Con varias décadas de misionero en el Noroeste a partir de 1612, Pérez de Ribas informa con conocimiento de causa:

“Fue costumbre loable, usada y guardada inviolablemente de los ahomes que a sus hijas doncellitas las guardaban con grande honestidad y ellas traían por señal de doncellas una conchita al cuello, como al principio se dijo, hasta el día de su casamiento con que le quitaban del cuello aquel joyel, cuando la entregaban a su esposo. Por lo cual, si en alguna nación había señales de verdaderos contratos de matrimonio, era en ésta”.

“El vestido de las mujeres, el más honesto de todas estas naciones; porque era de mantas de algodón que tejían y algunas con curiosas labores y colores.  De hechiceros y hechiceras muy poco se hallaba ellos. Sólo una costumbre, y ceremonia de llorar a sus muertos, era con grande exceso y casi intolerable. Porque en casa del difunto duraba el llanto un año, con grandes gemidos y más parecían aullidos de condenados.”

Entre los pueblos yaquis de Sonora, Pérez de Ribas hace esta descripción de sus atuendos y arreglos: “Los varones andaban desnudos, fuera de cual o cual principal,  que traía manta de pieles de venados, leones o tigres o de algodón que saben tejer y labran muy bien las indias. Aunque ellas con lo que se cubrían eran con yerbas, fuera de cual o cual mujer de algún principal que usaba la manta de algodón. Verdad es que las yerbas o cortezas de mimbres con sus hojas, con que ordinariamente todas se cubren hasta la rodilla, las entretejían con tan buena traza que venían a guardar con ellas más honestidad que otras naciones, que usaban pequeñas mantas de algodón o de pita. Pero ya después de su cristiandad cuidan mucho más de su vestido y tejen grandes mantas, por ser las mujeres yaquis grandes hilanderas. La barba y brazos se labraban al modo de las moras de Berbería y los ojos con alcóhol; las orejas adornaban con unos lazos de hilo de algodón azul, porque agujerándolas alrededor colgaban de ellas algunos dijecillos y aún los varones hacían lo mismo, colgando también de la ternilla de la nariz, que taladraban desde niños, unas pedrezuelas a modo de esmeraldas, que ellos estimaban mucho.”

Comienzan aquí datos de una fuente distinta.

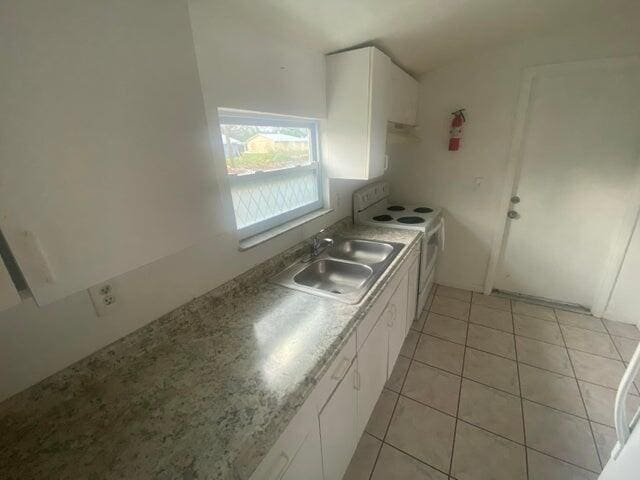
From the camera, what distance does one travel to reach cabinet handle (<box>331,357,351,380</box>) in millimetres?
1012

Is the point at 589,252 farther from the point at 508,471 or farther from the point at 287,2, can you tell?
the point at 287,2

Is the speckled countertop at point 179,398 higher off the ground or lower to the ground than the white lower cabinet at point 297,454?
higher

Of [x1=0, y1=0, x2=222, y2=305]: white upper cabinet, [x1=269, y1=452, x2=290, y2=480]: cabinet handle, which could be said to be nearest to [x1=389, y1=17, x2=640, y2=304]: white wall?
[x1=0, y1=0, x2=222, y2=305]: white upper cabinet

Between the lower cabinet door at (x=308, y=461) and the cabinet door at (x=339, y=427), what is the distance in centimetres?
4

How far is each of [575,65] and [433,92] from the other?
0.99 m

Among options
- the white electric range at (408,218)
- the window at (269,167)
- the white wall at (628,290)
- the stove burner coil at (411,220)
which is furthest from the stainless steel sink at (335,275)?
the white wall at (628,290)

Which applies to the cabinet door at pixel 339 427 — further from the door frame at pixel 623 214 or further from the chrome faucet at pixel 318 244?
the door frame at pixel 623 214

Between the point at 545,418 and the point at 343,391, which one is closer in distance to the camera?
the point at 343,391

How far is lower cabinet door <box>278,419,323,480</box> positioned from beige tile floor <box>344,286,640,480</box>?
0.58 meters

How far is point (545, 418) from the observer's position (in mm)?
1579

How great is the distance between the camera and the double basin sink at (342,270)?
1.36 meters

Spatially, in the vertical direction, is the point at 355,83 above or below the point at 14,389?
above

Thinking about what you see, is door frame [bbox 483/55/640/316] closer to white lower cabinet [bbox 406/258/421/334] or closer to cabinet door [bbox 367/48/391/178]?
white lower cabinet [bbox 406/258/421/334]

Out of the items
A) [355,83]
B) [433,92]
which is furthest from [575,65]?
[355,83]
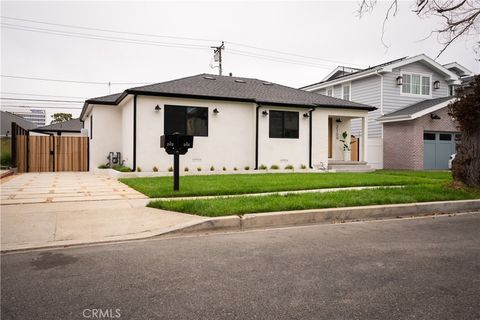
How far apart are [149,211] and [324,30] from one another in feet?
44.8

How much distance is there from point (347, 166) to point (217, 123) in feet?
24.5

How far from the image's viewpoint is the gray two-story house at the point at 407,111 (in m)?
21.3

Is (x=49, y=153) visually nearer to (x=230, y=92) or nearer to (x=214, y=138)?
(x=214, y=138)

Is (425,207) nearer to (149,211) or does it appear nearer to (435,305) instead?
(435,305)

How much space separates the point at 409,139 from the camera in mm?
21375

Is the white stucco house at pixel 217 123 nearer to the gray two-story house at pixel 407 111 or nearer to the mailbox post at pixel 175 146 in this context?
the gray two-story house at pixel 407 111

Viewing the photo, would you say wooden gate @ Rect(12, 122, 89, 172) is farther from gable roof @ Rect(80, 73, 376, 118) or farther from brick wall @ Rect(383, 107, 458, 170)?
brick wall @ Rect(383, 107, 458, 170)

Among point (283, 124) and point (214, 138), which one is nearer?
point (214, 138)

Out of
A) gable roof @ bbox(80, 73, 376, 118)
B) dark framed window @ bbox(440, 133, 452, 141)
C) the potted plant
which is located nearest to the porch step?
the potted plant

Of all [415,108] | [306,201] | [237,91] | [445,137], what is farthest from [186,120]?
[445,137]

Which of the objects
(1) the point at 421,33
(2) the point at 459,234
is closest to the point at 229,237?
(2) the point at 459,234

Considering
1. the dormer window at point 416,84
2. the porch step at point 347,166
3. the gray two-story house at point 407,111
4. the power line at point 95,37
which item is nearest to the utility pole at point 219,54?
the power line at point 95,37

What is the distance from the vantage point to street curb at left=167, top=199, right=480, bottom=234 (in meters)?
6.10

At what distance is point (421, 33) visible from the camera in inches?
396
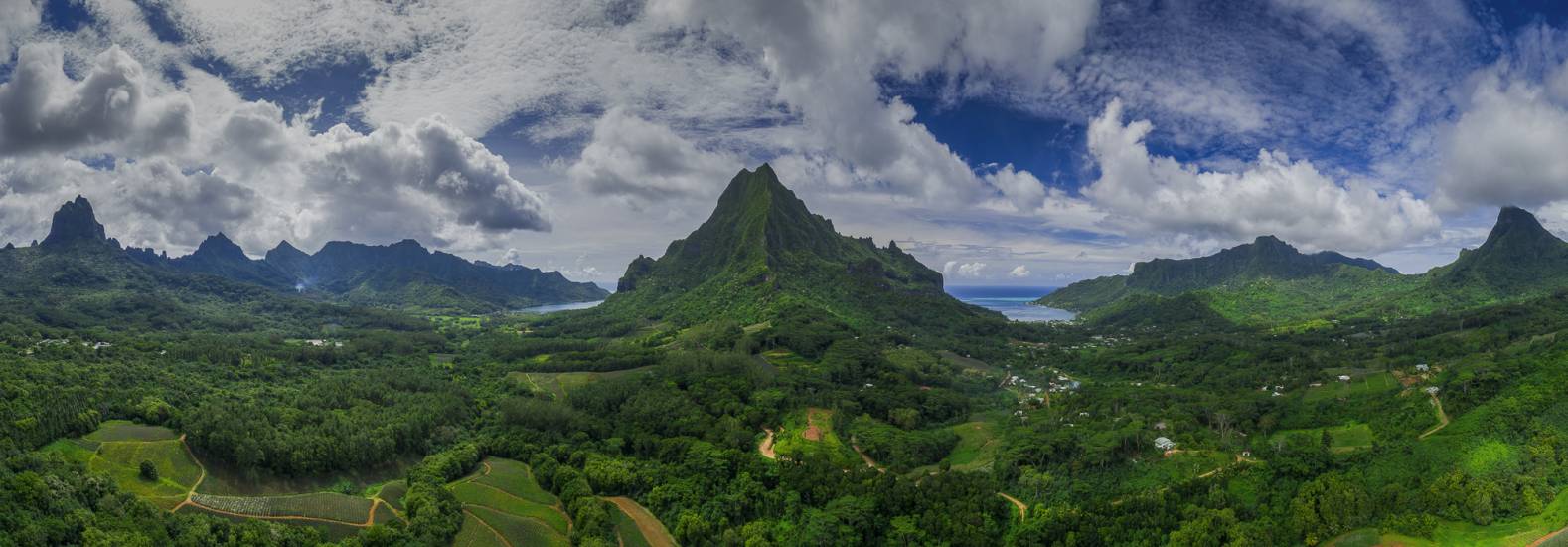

Acerca de los indios nebomes, también de Sonora, informa fray Andrés:  “En el vestido era esta nación la más compuesta de todas las demás,  a que les ayudaba la mucha cantidad de los cueros de venado que sabían beneficiar y hacer muy buenas gamuzas, muy durables y que les sirven en particular de cubierta al modo de faldellines a las mujeres, tan largos que arrastran por el suelo; y era gala entre ellas que los extremos de las gamuzas arrastrasen por tierra. A que la gente moza también añadía otra gala de labores de almagre. El medio cuerpo arriba, también era ordinario traerlo cubierto con manta que tejían o de algodón o de otra planta como la pita. Y aunque en los varones no era tan ordinario el andar vestidos, todavía muchos se cubrían con dichas mantas, aunque al quitar con mucha facilidad, como se les antojaba, sin reparar en eso, como cosa tan usada.”